In the photo, the black Springbok looks very impressive. To appreciate the true beauty of these unique animals, you need to go to the zoo. This species is included in the international red book and hunting is prohibited. Today, environmental organizations do everything they can to protect and preserve it.

The White Sahara Springbok Is Doomed To Extinction:

The rhinoceros, a species of Springbok that once existed in abundance in the Sahara, will soon live only in zoos: the endangered population is now too small to sustain itself, said the International Organization for Monitoring.

Only three addakes, also known as white Springbok, found in recent surveys by air and ground in Niger said IUCN (International Union for Conservation of Nature), which gives the official Red List of animals and plants threatened with extinction.

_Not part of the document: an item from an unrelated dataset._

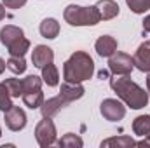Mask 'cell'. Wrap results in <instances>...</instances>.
<instances>
[{"label": "cell", "instance_id": "obj_15", "mask_svg": "<svg viewBox=\"0 0 150 148\" xmlns=\"http://www.w3.org/2000/svg\"><path fill=\"white\" fill-rule=\"evenodd\" d=\"M38 32H40L42 37L47 38V40L56 38L59 35V23H58V19H54V18H45V19L40 23Z\"/></svg>", "mask_w": 150, "mask_h": 148}, {"label": "cell", "instance_id": "obj_20", "mask_svg": "<svg viewBox=\"0 0 150 148\" xmlns=\"http://www.w3.org/2000/svg\"><path fill=\"white\" fill-rule=\"evenodd\" d=\"M7 65V70L12 72L14 75H21L26 72V61H25V56H9V59L5 61Z\"/></svg>", "mask_w": 150, "mask_h": 148}, {"label": "cell", "instance_id": "obj_6", "mask_svg": "<svg viewBox=\"0 0 150 148\" xmlns=\"http://www.w3.org/2000/svg\"><path fill=\"white\" fill-rule=\"evenodd\" d=\"M100 111H101V115H103L105 120H108V122H119V120H122L126 117V105L120 99L107 98V99L101 101Z\"/></svg>", "mask_w": 150, "mask_h": 148}, {"label": "cell", "instance_id": "obj_16", "mask_svg": "<svg viewBox=\"0 0 150 148\" xmlns=\"http://www.w3.org/2000/svg\"><path fill=\"white\" fill-rule=\"evenodd\" d=\"M40 70H42V80H44V84H47L49 87H56L59 84V72H58V66L54 63H47Z\"/></svg>", "mask_w": 150, "mask_h": 148}, {"label": "cell", "instance_id": "obj_22", "mask_svg": "<svg viewBox=\"0 0 150 148\" xmlns=\"http://www.w3.org/2000/svg\"><path fill=\"white\" fill-rule=\"evenodd\" d=\"M30 40L26 37H21L19 40H16L14 44H11L9 47H7V52H9V56H25L28 51H30Z\"/></svg>", "mask_w": 150, "mask_h": 148}, {"label": "cell", "instance_id": "obj_26", "mask_svg": "<svg viewBox=\"0 0 150 148\" xmlns=\"http://www.w3.org/2000/svg\"><path fill=\"white\" fill-rule=\"evenodd\" d=\"M11 106H12V96L9 94L7 87L0 82V110L5 111V110H9Z\"/></svg>", "mask_w": 150, "mask_h": 148}, {"label": "cell", "instance_id": "obj_11", "mask_svg": "<svg viewBox=\"0 0 150 148\" xmlns=\"http://www.w3.org/2000/svg\"><path fill=\"white\" fill-rule=\"evenodd\" d=\"M117 47H119V44H117V40L112 35H101L94 42V51L101 58H110L113 52L117 51Z\"/></svg>", "mask_w": 150, "mask_h": 148}, {"label": "cell", "instance_id": "obj_30", "mask_svg": "<svg viewBox=\"0 0 150 148\" xmlns=\"http://www.w3.org/2000/svg\"><path fill=\"white\" fill-rule=\"evenodd\" d=\"M5 18V5L4 4H0V21Z\"/></svg>", "mask_w": 150, "mask_h": 148}, {"label": "cell", "instance_id": "obj_28", "mask_svg": "<svg viewBox=\"0 0 150 148\" xmlns=\"http://www.w3.org/2000/svg\"><path fill=\"white\" fill-rule=\"evenodd\" d=\"M136 145H138V147H149L150 148V132L147 134V136H143L142 141H136Z\"/></svg>", "mask_w": 150, "mask_h": 148}, {"label": "cell", "instance_id": "obj_5", "mask_svg": "<svg viewBox=\"0 0 150 148\" xmlns=\"http://www.w3.org/2000/svg\"><path fill=\"white\" fill-rule=\"evenodd\" d=\"M133 68H134L133 58L126 52L115 51L108 58V70L112 72V75H131Z\"/></svg>", "mask_w": 150, "mask_h": 148}, {"label": "cell", "instance_id": "obj_29", "mask_svg": "<svg viewBox=\"0 0 150 148\" xmlns=\"http://www.w3.org/2000/svg\"><path fill=\"white\" fill-rule=\"evenodd\" d=\"M143 33H150V14H147L143 19Z\"/></svg>", "mask_w": 150, "mask_h": 148}, {"label": "cell", "instance_id": "obj_3", "mask_svg": "<svg viewBox=\"0 0 150 148\" xmlns=\"http://www.w3.org/2000/svg\"><path fill=\"white\" fill-rule=\"evenodd\" d=\"M63 19L70 26H96L101 21V16L96 5L82 7L77 4H70L63 11Z\"/></svg>", "mask_w": 150, "mask_h": 148}, {"label": "cell", "instance_id": "obj_33", "mask_svg": "<svg viewBox=\"0 0 150 148\" xmlns=\"http://www.w3.org/2000/svg\"><path fill=\"white\" fill-rule=\"evenodd\" d=\"M0 136H2V127H0Z\"/></svg>", "mask_w": 150, "mask_h": 148}, {"label": "cell", "instance_id": "obj_9", "mask_svg": "<svg viewBox=\"0 0 150 148\" xmlns=\"http://www.w3.org/2000/svg\"><path fill=\"white\" fill-rule=\"evenodd\" d=\"M133 63H134V68H138L140 72H147V73L150 72V40L140 44V47L133 56Z\"/></svg>", "mask_w": 150, "mask_h": 148}, {"label": "cell", "instance_id": "obj_14", "mask_svg": "<svg viewBox=\"0 0 150 148\" xmlns=\"http://www.w3.org/2000/svg\"><path fill=\"white\" fill-rule=\"evenodd\" d=\"M21 37H25V32L23 28L19 26H14V25H5L2 30H0V42L2 45L7 49L11 44H14L16 40H19Z\"/></svg>", "mask_w": 150, "mask_h": 148}, {"label": "cell", "instance_id": "obj_4", "mask_svg": "<svg viewBox=\"0 0 150 148\" xmlns=\"http://www.w3.org/2000/svg\"><path fill=\"white\" fill-rule=\"evenodd\" d=\"M35 140H37L38 147L42 148L51 147V145H54L58 141V131H56V125L51 120V117H42V120L37 124Z\"/></svg>", "mask_w": 150, "mask_h": 148}, {"label": "cell", "instance_id": "obj_12", "mask_svg": "<svg viewBox=\"0 0 150 148\" xmlns=\"http://www.w3.org/2000/svg\"><path fill=\"white\" fill-rule=\"evenodd\" d=\"M68 103L58 94V96H54V98H49V99H44V103H42V106H40V111H42V117H54L56 113H59V111L63 110L65 106H67Z\"/></svg>", "mask_w": 150, "mask_h": 148}, {"label": "cell", "instance_id": "obj_31", "mask_svg": "<svg viewBox=\"0 0 150 148\" xmlns=\"http://www.w3.org/2000/svg\"><path fill=\"white\" fill-rule=\"evenodd\" d=\"M5 68H7V65H5V61L0 58V75L4 73V70H5Z\"/></svg>", "mask_w": 150, "mask_h": 148}, {"label": "cell", "instance_id": "obj_24", "mask_svg": "<svg viewBox=\"0 0 150 148\" xmlns=\"http://www.w3.org/2000/svg\"><path fill=\"white\" fill-rule=\"evenodd\" d=\"M21 80H23V92H26V91H40L42 84H44L42 77H37V75H28V77H25Z\"/></svg>", "mask_w": 150, "mask_h": 148}, {"label": "cell", "instance_id": "obj_10", "mask_svg": "<svg viewBox=\"0 0 150 148\" xmlns=\"http://www.w3.org/2000/svg\"><path fill=\"white\" fill-rule=\"evenodd\" d=\"M52 61H54V51L51 47L42 45V44L33 47V51H32V63H33L35 68H42V66H45L47 63H52Z\"/></svg>", "mask_w": 150, "mask_h": 148}, {"label": "cell", "instance_id": "obj_23", "mask_svg": "<svg viewBox=\"0 0 150 148\" xmlns=\"http://www.w3.org/2000/svg\"><path fill=\"white\" fill-rule=\"evenodd\" d=\"M2 84L7 87V91H9V94H11L12 98H19V96H23V80L12 77V78H5Z\"/></svg>", "mask_w": 150, "mask_h": 148}, {"label": "cell", "instance_id": "obj_2", "mask_svg": "<svg viewBox=\"0 0 150 148\" xmlns=\"http://www.w3.org/2000/svg\"><path fill=\"white\" fill-rule=\"evenodd\" d=\"M94 75V61L86 51H75L63 65V78L68 82H86Z\"/></svg>", "mask_w": 150, "mask_h": 148}, {"label": "cell", "instance_id": "obj_8", "mask_svg": "<svg viewBox=\"0 0 150 148\" xmlns=\"http://www.w3.org/2000/svg\"><path fill=\"white\" fill-rule=\"evenodd\" d=\"M84 94H86V89H84L82 82H68V80H65L61 84V87H59V96L67 103H72V101L80 99Z\"/></svg>", "mask_w": 150, "mask_h": 148}, {"label": "cell", "instance_id": "obj_17", "mask_svg": "<svg viewBox=\"0 0 150 148\" xmlns=\"http://www.w3.org/2000/svg\"><path fill=\"white\" fill-rule=\"evenodd\" d=\"M136 145V141L131 138V136H126V134H122V136H113V138H107V140H103L101 143H100V147L101 148H107V147H117V148H131Z\"/></svg>", "mask_w": 150, "mask_h": 148}, {"label": "cell", "instance_id": "obj_21", "mask_svg": "<svg viewBox=\"0 0 150 148\" xmlns=\"http://www.w3.org/2000/svg\"><path fill=\"white\" fill-rule=\"evenodd\" d=\"M56 143H58V147H61V148H82L84 147L82 138H80L79 134H74V132L63 134Z\"/></svg>", "mask_w": 150, "mask_h": 148}, {"label": "cell", "instance_id": "obj_25", "mask_svg": "<svg viewBox=\"0 0 150 148\" xmlns=\"http://www.w3.org/2000/svg\"><path fill=\"white\" fill-rule=\"evenodd\" d=\"M126 4L134 14H145L150 11V0H126Z\"/></svg>", "mask_w": 150, "mask_h": 148}, {"label": "cell", "instance_id": "obj_32", "mask_svg": "<svg viewBox=\"0 0 150 148\" xmlns=\"http://www.w3.org/2000/svg\"><path fill=\"white\" fill-rule=\"evenodd\" d=\"M147 92L150 96V72H149V77H147Z\"/></svg>", "mask_w": 150, "mask_h": 148}, {"label": "cell", "instance_id": "obj_19", "mask_svg": "<svg viewBox=\"0 0 150 148\" xmlns=\"http://www.w3.org/2000/svg\"><path fill=\"white\" fill-rule=\"evenodd\" d=\"M133 132L140 138L147 136L150 132V115H138L133 120Z\"/></svg>", "mask_w": 150, "mask_h": 148}, {"label": "cell", "instance_id": "obj_18", "mask_svg": "<svg viewBox=\"0 0 150 148\" xmlns=\"http://www.w3.org/2000/svg\"><path fill=\"white\" fill-rule=\"evenodd\" d=\"M23 103H25V106H28L30 110H37L42 106V103H44V92H42V89L40 91H26V92H23Z\"/></svg>", "mask_w": 150, "mask_h": 148}, {"label": "cell", "instance_id": "obj_27", "mask_svg": "<svg viewBox=\"0 0 150 148\" xmlns=\"http://www.w3.org/2000/svg\"><path fill=\"white\" fill-rule=\"evenodd\" d=\"M26 2H28V0H2V4L5 5V9H12V11L21 9Z\"/></svg>", "mask_w": 150, "mask_h": 148}, {"label": "cell", "instance_id": "obj_1", "mask_svg": "<svg viewBox=\"0 0 150 148\" xmlns=\"http://www.w3.org/2000/svg\"><path fill=\"white\" fill-rule=\"evenodd\" d=\"M110 87L117 98L131 110H142L149 105V92L131 80L129 75H113L110 78Z\"/></svg>", "mask_w": 150, "mask_h": 148}, {"label": "cell", "instance_id": "obj_7", "mask_svg": "<svg viewBox=\"0 0 150 148\" xmlns=\"http://www.w3.org/2000/svg\"><path fill=\"white\" fill-rule=\"evenodd\" d=\"M4 120H5L7 129L12 131V132H19V131H23V129L26 127V122H28L25 110L19 108V106H16V105H12L9 110L4 111Z\"/></svg>", "mask_w": 150, "mask_h": 148}, {"label": "cell", "instance_id": "obj_13", "mask_svg": "<svg viewBox=\"0 0 150 148\" xmlns=\"http://www.w3.org/2000/svg\"><path fill=\"white\" fill-rule=\"evenodd\" d=\"M96 7L100 11L101 21H110L113 18H117L119 12H120V7H119V4L115 0H98Z\"/></svg>", "mask_w": 150, "mask_h": 148}]
</instances>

Even though the population is actually five times larger than the census showed, the IUCN noted, the species gene pool is now too small to allow the species to be preserved.

"We are watching in real-time the disappearance of this iconic species that once existed in abundance," Zam-Christophe Vi, IUCN's deputy director of Global Species, told AFP.

The only hope for the conservation of the species is the approximately 600 abbots that currently live in zoos, mainly in the USA, Australia, and Japan. About 200 abbots still live free in a protected area of Morocco, while hundreds more are estimated to be held in private collections.

Captive breeding programs "are extremely expensive compared to efforts to address threats to nature," Badalotti said.

"It is always better to maintain a wild population, which you can later strengthen with breeding programs," he explained.

Two other African Springbok species, the Oryx dammah, and the Oryx leucoryx have been declared extinct since 1980, although efforts are being made to reintroduce them to the zoo with the help of zoos.